Going into context with the negative effects of thyroid hormones on the TRH neurons, in another study by Mariotti and Beck-Peccoz (2016) stated that specialized ependymal cells identified as tanycytes, located along the blood-brain barrier of the choroid plexus as well as the third ventricle, withdraw T₃ and T₄ from the bloodstream across the blood-brain barrier and from the cerebrospinal fluid (CSF). The T₄ will then be converted into the more bioactive hormone T₃, using the type 2 iodothyronine deiodinase (D2) enzyme – which the differences between the two thyroid hormones will be discussed later. As a steroid hormone, T₃ is a hydrophobic hormone that binds mainly on intracellular receptors meaning that it can usually pass through the target cell’s phospholipid bilayer, but in order to enter the TRH neurons it requires a series of active transporters, mainly two: organic anion transporting polypeptide (OATP) and the monocarboxylate transporter type 8 (MCT8).

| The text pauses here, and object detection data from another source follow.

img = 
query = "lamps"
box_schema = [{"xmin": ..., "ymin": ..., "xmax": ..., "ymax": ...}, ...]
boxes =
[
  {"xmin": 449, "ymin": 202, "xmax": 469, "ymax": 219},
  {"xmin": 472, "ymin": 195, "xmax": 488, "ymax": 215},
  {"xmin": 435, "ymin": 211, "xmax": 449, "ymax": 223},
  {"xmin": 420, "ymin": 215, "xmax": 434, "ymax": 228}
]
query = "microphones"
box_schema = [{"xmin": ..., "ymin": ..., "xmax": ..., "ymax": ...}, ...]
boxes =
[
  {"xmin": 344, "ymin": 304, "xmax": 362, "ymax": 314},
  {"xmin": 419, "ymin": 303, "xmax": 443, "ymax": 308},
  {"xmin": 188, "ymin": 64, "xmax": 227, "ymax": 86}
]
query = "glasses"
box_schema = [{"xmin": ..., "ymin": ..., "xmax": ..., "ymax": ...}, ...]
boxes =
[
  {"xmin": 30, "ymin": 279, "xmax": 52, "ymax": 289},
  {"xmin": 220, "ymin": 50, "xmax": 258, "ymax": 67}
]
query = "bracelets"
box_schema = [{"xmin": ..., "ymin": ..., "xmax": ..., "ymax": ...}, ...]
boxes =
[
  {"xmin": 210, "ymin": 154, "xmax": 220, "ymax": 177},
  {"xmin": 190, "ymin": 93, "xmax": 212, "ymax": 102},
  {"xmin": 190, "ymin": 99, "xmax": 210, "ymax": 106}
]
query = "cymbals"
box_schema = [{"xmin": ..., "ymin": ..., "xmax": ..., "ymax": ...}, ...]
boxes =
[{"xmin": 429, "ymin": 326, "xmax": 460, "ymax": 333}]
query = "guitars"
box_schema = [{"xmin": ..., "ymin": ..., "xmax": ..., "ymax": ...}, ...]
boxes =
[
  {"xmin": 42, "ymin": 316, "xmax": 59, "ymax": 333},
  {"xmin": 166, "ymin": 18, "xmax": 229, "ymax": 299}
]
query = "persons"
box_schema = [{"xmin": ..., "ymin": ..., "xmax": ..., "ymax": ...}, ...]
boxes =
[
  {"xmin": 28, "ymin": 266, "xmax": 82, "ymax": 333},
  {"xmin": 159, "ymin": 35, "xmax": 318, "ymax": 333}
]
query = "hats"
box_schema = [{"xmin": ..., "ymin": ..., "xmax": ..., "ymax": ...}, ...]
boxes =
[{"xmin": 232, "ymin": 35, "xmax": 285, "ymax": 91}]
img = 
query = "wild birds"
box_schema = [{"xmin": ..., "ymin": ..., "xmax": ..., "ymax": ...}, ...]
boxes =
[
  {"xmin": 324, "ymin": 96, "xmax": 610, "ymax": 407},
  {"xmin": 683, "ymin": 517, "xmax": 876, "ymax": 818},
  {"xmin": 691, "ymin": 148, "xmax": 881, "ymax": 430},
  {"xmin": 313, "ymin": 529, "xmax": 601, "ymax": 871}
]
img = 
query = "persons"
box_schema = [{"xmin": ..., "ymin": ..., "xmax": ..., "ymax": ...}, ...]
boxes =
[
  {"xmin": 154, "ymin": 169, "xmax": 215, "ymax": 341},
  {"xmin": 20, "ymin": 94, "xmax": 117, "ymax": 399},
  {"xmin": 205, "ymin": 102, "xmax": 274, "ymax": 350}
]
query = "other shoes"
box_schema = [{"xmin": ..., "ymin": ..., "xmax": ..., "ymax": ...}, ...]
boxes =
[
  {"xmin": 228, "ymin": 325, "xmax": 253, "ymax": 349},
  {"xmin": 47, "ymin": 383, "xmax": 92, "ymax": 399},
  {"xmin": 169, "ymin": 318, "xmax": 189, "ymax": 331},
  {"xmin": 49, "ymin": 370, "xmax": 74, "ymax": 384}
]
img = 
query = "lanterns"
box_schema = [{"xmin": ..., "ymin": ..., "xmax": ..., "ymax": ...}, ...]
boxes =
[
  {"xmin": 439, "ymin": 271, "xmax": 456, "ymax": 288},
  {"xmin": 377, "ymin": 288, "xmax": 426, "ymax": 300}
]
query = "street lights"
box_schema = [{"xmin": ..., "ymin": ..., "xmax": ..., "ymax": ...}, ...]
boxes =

How TRH neurons work as their own differentiated neuron is in the concept of its TRH production. Along the cell’s genome lies the promoter region for the creation of mRNA strands to synthesize TRH to release to the adenohypophysis. Normally, there is an abundance of CREB (cAMP response element binding protein), a transcription factor that, in this case, increases the transcription of the TRH gene into mRNA for translation. T₃ negatively affects this process by binding into thyroid hormone receptor/T₃ retinoid X receptor complex which ultimately lowers the CREB concentration, lowering the transcription of the TRH gene.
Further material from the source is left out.